Tri-Tip Steak Stroganoff
3-4 lbs. beef Tri-Tip steak, trimmed
1 teaspoon fresh ground pepper
1 ½ teaspoons Kosher salt
4 tablespoon vegetable oil
1 large onion, finely sliced
2 tablespoons butter
32 oz. fresh sliced mushrooms
3 cups beef stock or broth
2 tablespoons Dijon mustard
3 tablespoons Worcestershire sauce
2 tablespoons all-purpose flour
1 cup sour cream
12 oz. bag extra wide egg noodles
In a bowl, whisk together beef broth, Dijon mustard, Worcestershire sauce, and flour, set aside.
Pat Tri-Tip dry with paper towels. Trim excess fat from meat and slice against the grain into ½” thick, 1” long pieces. Place meat in a bowl and season with pepper and salt.
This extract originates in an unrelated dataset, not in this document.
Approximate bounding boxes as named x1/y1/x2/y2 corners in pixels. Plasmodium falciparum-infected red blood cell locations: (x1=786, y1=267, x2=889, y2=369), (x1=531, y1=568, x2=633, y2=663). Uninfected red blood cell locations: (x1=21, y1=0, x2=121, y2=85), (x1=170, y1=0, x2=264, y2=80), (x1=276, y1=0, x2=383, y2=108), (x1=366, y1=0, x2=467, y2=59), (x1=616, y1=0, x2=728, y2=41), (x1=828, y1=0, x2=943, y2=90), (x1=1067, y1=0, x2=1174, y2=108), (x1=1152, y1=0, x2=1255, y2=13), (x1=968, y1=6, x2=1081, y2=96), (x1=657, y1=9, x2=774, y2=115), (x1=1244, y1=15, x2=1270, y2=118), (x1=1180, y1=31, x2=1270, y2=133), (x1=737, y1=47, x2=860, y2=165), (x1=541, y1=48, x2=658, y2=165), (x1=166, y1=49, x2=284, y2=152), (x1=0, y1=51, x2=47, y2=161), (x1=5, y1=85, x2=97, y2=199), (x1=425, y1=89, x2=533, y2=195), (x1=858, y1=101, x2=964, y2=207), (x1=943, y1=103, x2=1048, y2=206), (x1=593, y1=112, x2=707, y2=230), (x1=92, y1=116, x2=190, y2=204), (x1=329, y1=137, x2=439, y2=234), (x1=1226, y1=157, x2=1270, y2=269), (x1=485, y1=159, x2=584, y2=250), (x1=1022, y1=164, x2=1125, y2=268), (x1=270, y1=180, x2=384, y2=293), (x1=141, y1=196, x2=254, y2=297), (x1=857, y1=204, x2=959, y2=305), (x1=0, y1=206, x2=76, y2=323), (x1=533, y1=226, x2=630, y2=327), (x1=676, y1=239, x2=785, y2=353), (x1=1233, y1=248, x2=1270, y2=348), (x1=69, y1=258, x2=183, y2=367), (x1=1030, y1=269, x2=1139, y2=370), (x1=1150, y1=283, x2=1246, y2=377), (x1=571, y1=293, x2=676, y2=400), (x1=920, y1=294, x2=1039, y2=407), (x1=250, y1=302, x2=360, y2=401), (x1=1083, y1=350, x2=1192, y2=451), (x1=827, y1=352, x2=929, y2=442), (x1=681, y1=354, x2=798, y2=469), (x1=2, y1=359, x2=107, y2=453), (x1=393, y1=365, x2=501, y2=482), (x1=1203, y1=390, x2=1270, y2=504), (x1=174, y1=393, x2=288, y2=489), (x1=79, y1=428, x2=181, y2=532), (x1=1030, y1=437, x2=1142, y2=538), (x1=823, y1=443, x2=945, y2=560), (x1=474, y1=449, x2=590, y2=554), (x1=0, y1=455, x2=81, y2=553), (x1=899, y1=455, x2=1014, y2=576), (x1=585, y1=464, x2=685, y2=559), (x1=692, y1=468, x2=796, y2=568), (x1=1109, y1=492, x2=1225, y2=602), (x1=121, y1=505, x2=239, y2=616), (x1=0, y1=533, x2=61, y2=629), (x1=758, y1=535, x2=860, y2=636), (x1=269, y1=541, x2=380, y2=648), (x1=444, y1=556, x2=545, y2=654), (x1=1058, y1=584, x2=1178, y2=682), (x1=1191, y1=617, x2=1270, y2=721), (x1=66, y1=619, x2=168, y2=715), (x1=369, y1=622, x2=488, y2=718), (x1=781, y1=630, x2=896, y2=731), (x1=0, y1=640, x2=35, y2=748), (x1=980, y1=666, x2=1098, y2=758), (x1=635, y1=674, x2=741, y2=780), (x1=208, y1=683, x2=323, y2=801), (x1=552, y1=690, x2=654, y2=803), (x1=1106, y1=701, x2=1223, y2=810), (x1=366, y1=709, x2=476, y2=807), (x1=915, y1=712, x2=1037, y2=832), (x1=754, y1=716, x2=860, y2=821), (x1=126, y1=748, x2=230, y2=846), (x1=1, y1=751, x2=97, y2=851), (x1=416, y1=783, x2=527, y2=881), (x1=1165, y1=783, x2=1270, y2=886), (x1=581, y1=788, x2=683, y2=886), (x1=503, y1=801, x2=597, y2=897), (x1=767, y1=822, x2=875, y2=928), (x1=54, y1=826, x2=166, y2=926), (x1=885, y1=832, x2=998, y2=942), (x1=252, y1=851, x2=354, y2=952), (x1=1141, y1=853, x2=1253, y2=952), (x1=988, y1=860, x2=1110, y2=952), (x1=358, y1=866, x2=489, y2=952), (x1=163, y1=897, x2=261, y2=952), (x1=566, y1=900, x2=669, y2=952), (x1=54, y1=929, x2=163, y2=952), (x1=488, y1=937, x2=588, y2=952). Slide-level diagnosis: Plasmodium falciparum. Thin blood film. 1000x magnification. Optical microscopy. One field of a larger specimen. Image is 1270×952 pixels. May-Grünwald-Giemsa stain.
Heat a large stock pot on high heat, add vegetable oil and let come up to temperature. Test 1 piece of meat to see if it sizzles in the pan, if it does, then carefully sauté meat, in batches. Don’t overcrowd the pan. Brown meat on all sides, removing browned meat to a paper towel covered plate.
Reduce heat to medium, add onion and stir for 3 minutes. Add 2 tablespoons butter and add the sliced mushrooms, stir for 3-4 minutes, using a wooden spoon. Cook mushrooms, until golden brown and scrape the caramelized bits off the bottom of the pan. Turn heat down to simmer.
About 30 minutes before serving, bring a large pot with water to a boil for the noodles. Cook according to package directions. Rinse and drain.
Add Tri-Tip meat to the stock pot with mushrooms and onions. Add the beef slurry into the pan. Stir and cook slowly for 10 minutes, stirring occasionally. Check for taste, add salt and pepper if needed. If you’d like, you can transfer all to a slow cooker and cook on low 4 hours. Then, stir in sour cream. Or, leave it on the stove over low heat, and add sour cream and stir. Continue to cook 30-40 minutes, stirring occasionally. Serve over hot noodles and garnish with parsley and thyme if desired.